Officer Thomas K. Delahanty, an eighteen-year veteran of the Washington police force, retired on full disability in November 1981; the bullet that struck him in the back caused nerve damage too severe to allow him to return to duty. Though doctors had at first decided not to operate because the round lay so close to his spine, they changed their minds after learning that the bullet was a Devastator: it retained the potential to explode or leach toxins within the officer’s body even after the shooting. Surgeons wearing bulletproof vests successfully removed the bullet three days after the assassination attempt. FBI agents would later determine that only one of the Devastator rounds actually exploded. That one struck Jim Brady.

Secret Service agent Tim McCarthy was the first of the wounded men to be discharged from the hospital. Before leaving GW on April 7, he paid a visit to the president, who had asked to see him so that he could thank the agent for saving his life. “Hey, Tim,” Reagan said, his eyes twinkling. “You know—Brady, Delahanty, McCarthy, and Reagan. What did this guy have against the Irish?” McCarthy laughed, and later realized that the joke was really a lesson: if the president could put the shooting behind him, he could, too.

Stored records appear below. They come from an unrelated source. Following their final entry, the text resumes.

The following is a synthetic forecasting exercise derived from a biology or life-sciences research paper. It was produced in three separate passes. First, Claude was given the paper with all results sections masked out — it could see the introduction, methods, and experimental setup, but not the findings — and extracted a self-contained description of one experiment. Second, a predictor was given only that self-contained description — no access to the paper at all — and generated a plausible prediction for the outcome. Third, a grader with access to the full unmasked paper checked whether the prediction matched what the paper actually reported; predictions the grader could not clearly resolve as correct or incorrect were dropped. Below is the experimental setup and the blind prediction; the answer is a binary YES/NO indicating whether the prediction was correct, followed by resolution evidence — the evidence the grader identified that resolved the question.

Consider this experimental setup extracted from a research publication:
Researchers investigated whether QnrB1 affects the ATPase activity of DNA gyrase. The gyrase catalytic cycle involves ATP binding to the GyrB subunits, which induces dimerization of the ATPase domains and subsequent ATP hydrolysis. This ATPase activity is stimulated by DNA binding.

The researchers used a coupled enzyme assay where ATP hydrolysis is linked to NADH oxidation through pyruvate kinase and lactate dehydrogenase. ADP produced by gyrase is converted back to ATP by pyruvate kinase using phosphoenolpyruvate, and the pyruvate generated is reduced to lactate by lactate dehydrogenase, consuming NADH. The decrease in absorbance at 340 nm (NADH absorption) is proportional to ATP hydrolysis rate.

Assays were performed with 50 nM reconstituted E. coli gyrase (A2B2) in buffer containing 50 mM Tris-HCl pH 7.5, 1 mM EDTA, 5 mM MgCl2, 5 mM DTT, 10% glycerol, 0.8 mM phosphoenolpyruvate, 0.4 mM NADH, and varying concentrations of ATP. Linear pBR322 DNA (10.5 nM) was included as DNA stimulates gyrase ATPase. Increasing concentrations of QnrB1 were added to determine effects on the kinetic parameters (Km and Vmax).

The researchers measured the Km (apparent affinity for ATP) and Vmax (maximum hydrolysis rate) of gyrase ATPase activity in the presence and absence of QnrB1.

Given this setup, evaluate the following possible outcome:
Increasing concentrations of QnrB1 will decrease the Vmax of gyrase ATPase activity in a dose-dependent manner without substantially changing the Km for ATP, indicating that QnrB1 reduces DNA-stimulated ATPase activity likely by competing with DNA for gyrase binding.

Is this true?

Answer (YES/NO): NO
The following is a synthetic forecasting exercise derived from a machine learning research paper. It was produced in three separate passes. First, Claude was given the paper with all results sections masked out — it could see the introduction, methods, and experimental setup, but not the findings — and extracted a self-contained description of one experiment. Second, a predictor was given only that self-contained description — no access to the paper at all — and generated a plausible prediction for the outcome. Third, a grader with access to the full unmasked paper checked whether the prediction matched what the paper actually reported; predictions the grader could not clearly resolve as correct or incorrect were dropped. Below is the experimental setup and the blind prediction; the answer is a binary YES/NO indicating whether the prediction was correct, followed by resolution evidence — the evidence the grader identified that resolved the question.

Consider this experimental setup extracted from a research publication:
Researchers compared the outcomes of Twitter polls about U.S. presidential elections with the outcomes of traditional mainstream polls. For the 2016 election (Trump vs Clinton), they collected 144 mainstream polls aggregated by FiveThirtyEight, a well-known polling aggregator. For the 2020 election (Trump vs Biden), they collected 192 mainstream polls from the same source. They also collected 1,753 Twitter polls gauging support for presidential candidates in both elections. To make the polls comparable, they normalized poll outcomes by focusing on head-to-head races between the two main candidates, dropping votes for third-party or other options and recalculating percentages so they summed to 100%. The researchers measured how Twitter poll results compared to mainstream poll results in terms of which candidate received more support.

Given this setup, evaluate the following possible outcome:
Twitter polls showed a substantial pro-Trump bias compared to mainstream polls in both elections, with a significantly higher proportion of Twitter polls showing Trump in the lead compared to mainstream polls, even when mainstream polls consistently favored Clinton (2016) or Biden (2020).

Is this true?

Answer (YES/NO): YES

The first lady, however, had a difficult time in the aftermath of the assassination. A natural worrier, Nancy Reagan found herself sobbing uncontrollably at times. She lost weight and became panicky whenever her husband left the White House gates. She finally gained solace from an unconventional quarter: an astrologer who claimed that she could have warned Reagan not to leave the White House on March 30. In her autobiography, the former first lady wrote that she came to rely on the astrologer as much for her “personal concern and support” as for her interpretation of the stars. To this day, friends say, Mrs. Reagan has trouble discussing the shooting and chokes up when she is forced to relive those first terrible moments at the hospital when she didn’t know whether her husband would live or die.